Algumas coisas, contudo, estavam dando errado. Pareciam cenas mal gravadas,
ou era verdade que jamais teria uma tradição só sua?
Nunca conseguiria ter jantares imensos que houvessem se tornado pilares
familiares, não teria alguém para fazer-lhe companhia quando
a casa ficasse vazia, não comentaria livros sob as cobertas, não
discutiria a sua responsabilidade perante crianças que herdariam
um mundo que sequer era dos seus pais para deixar de herança, não...

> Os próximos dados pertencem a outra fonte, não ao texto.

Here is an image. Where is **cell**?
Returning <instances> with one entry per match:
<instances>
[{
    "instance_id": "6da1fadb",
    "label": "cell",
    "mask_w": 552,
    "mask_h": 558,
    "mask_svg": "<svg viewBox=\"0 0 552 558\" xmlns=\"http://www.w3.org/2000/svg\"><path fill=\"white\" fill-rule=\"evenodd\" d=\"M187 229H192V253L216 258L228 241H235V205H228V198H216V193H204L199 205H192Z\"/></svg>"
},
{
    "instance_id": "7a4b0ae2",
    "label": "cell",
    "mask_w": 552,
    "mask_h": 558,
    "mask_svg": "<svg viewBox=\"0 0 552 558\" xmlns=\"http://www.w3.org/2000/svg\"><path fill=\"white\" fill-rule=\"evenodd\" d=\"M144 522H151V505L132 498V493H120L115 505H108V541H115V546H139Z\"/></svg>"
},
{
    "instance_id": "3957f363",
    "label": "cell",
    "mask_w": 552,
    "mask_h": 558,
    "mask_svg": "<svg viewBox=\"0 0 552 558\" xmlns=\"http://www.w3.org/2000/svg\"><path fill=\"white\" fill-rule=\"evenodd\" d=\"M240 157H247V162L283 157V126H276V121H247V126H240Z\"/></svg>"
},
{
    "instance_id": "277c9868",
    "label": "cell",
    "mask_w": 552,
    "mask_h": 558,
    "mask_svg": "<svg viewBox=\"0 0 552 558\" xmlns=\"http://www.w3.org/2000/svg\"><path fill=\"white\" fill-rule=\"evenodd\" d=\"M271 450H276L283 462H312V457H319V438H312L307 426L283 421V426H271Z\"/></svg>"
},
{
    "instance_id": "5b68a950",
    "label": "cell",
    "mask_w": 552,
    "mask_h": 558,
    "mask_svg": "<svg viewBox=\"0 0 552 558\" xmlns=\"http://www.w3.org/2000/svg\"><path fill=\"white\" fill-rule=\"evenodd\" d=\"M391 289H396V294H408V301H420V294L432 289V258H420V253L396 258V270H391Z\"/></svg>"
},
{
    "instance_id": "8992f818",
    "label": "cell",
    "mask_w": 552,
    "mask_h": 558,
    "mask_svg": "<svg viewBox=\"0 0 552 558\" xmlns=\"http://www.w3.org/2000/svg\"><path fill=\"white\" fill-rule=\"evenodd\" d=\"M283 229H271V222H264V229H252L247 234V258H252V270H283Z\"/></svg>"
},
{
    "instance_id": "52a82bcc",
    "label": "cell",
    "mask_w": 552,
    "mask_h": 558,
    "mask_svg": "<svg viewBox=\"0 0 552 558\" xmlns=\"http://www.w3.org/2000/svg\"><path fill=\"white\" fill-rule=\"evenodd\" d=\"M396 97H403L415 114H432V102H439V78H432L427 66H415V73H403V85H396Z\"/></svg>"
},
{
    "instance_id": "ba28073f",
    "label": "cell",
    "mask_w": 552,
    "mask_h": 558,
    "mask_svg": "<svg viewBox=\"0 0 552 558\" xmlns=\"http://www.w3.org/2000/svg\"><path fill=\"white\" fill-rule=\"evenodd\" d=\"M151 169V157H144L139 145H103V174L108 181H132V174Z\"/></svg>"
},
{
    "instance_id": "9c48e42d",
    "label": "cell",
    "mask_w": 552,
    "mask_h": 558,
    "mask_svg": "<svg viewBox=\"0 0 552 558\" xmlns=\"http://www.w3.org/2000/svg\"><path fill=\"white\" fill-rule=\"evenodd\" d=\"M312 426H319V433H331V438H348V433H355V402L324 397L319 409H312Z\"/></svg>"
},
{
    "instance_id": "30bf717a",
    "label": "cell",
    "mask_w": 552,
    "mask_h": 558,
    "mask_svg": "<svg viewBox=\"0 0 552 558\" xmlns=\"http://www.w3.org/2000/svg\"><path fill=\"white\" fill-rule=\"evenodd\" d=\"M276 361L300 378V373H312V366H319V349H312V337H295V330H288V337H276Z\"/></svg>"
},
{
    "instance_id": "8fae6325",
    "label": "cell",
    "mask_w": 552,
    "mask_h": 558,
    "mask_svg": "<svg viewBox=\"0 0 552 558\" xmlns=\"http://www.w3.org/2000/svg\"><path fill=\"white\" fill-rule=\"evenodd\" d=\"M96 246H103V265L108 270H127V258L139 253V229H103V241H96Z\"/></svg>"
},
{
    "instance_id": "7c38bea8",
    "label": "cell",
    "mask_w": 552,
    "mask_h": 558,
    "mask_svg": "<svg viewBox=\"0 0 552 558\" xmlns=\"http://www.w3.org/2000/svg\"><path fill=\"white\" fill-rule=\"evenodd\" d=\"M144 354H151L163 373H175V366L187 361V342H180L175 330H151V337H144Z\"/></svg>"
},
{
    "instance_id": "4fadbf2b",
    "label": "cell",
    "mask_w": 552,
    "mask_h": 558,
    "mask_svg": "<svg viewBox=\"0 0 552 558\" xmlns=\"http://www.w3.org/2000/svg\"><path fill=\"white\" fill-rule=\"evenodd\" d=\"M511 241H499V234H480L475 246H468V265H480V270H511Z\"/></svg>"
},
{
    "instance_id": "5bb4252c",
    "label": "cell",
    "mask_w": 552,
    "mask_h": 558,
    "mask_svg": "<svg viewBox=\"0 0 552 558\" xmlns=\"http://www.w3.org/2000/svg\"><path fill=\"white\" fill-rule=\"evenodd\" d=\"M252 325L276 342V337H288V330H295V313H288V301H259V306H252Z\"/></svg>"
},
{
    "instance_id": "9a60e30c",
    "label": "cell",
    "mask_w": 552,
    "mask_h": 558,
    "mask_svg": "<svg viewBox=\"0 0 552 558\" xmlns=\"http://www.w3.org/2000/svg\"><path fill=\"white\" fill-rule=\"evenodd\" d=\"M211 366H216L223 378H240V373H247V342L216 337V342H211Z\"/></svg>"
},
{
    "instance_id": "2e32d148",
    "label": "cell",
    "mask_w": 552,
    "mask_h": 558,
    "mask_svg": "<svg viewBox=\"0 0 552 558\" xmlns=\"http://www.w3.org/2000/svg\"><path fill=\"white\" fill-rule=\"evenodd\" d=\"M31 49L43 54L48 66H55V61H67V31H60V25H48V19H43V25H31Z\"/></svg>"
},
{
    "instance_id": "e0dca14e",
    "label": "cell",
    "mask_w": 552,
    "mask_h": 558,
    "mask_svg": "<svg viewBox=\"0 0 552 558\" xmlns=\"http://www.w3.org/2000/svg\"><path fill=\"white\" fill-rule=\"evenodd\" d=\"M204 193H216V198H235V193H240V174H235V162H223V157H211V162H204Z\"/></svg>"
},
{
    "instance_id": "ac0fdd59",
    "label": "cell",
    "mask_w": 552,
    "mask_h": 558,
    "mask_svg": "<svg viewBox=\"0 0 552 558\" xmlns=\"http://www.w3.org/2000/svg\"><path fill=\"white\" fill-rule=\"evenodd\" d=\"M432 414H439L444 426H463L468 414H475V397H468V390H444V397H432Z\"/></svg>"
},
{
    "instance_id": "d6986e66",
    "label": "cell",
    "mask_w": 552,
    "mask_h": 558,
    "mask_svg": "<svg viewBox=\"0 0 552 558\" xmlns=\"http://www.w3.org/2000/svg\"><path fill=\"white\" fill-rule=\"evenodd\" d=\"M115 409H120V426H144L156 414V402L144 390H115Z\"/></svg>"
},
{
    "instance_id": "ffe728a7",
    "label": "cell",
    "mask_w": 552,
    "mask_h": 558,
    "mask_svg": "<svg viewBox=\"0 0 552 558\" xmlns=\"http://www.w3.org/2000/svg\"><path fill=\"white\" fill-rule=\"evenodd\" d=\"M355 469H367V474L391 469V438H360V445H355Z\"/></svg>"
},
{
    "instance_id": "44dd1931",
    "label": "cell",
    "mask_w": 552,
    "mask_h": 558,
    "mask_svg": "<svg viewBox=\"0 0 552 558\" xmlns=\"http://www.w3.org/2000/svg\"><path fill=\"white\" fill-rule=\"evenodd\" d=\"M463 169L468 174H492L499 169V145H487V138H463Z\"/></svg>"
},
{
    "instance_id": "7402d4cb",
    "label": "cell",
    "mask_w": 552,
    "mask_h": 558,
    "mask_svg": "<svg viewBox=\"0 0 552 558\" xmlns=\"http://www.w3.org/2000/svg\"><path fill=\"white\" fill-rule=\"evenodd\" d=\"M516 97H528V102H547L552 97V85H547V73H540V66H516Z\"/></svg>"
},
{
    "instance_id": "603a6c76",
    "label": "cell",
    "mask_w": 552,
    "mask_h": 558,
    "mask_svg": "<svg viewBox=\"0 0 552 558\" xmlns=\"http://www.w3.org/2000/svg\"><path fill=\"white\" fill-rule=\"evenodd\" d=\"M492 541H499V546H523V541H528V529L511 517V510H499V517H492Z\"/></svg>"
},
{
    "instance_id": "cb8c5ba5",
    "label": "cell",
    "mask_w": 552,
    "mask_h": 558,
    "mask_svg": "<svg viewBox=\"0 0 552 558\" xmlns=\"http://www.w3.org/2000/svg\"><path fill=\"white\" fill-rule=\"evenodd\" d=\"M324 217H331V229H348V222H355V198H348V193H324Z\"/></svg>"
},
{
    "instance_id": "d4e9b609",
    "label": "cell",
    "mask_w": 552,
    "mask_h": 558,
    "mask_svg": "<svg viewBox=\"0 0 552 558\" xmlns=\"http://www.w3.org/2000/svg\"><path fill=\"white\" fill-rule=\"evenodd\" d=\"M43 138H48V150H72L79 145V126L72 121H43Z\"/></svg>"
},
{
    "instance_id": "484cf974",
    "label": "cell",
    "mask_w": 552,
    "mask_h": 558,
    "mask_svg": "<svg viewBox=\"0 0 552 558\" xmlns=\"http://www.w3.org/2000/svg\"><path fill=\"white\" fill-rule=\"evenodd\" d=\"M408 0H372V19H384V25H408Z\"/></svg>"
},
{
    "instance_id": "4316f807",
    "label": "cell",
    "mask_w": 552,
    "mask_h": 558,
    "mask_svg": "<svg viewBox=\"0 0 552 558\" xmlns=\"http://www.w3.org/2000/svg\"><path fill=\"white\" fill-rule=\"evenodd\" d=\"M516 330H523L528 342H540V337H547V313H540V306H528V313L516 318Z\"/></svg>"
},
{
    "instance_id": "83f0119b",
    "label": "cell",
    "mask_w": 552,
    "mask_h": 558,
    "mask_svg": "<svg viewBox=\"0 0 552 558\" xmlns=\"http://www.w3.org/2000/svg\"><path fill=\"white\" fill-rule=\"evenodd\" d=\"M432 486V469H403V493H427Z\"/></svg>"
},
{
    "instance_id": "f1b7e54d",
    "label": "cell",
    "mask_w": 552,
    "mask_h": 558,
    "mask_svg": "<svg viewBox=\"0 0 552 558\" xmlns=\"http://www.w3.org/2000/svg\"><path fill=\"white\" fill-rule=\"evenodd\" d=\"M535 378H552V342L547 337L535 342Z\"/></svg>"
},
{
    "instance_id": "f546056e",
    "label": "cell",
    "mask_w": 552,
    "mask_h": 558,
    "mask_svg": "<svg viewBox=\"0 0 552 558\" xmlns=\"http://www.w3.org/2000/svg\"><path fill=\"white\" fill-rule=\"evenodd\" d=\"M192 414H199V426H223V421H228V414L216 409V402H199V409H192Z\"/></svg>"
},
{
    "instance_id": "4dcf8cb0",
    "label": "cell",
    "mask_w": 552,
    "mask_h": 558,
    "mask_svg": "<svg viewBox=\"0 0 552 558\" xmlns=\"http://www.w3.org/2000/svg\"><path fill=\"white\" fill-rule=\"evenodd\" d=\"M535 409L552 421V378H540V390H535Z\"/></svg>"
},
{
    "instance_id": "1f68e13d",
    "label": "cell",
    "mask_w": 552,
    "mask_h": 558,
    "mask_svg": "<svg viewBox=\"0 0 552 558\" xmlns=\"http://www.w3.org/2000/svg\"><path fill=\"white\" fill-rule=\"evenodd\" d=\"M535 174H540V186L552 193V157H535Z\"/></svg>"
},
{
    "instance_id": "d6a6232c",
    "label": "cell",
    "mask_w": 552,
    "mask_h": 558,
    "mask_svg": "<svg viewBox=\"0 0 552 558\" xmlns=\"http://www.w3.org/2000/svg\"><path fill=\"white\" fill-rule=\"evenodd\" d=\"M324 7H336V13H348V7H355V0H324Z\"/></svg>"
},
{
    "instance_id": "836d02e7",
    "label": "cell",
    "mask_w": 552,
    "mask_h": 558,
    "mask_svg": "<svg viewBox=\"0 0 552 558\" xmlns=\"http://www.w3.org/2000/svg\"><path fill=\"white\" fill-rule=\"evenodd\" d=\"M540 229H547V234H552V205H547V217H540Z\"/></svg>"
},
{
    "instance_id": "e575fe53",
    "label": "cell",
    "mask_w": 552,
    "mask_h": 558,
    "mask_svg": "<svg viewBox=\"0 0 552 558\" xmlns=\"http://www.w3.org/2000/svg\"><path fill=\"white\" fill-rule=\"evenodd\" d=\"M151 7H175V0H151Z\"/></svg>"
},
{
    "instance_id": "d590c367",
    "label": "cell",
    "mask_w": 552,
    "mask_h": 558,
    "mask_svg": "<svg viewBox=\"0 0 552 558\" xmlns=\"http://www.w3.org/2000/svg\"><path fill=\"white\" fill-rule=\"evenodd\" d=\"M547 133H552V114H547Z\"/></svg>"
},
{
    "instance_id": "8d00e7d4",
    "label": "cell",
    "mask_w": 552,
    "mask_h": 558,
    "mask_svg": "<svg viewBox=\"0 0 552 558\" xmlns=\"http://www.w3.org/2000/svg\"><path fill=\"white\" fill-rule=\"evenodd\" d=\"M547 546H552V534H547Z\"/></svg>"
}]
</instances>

o peso da negativa ia-lhe pesando os olhos. Sobretudo, jamais teria outra
chance de ser inocente - havia perdido essa oportunidade quando deparara
com as vozes baixas ao telefone, o alívio das vozes!, e as malas
semi-feitas. Que lhe havia restado? Quem eram as pessoas que se achavam
no direito de dizer que lhe havia restado saúde ou trabalho ou quaisquer
das coisas que lhe eram tão inúteis quando a esperança,
meu Deus, a Esperança havia se mudado entre camisas amassadas. Por
que não saúde, trabalho E Esperança, já que
deveria ser tão agradecida? Por que não o mundo ampliado
na tela (ou diminuído nela) cheio de reviravoltas que terminassem
em algum ponto? Aquele mundo que era o único que lhe levava perfeição
para a alma ainda, absolutamente seu paraíso mental - as poltronas
do cinema que lhe distanciavam do seu próprio sofá e seu
apartamento pseudo-ocupado. Fechou os olhos, entregue.
“... tragédia acontecida no Cine I, no centro da cidade, uma das construções mais antigas do centro velho: aparentemente o fogo começou no fundo da menor sala, que reprisava um clássico, e se alastrou rapidamente até a entrada, fazendo com que o resgate se tornasse quase impossível. A bilheteria foi também tomada pelo incêndio, mas o funcionário que atendia os fãs diz ter vendido mais de 100 entradas pelo preço promocional. Até o momento foram registrados 78 sobreviventes, 4 internações em observação e um caso fatal ainda não identificado de uma pessoa do sexo feminino; os bombeiros continuam no local.”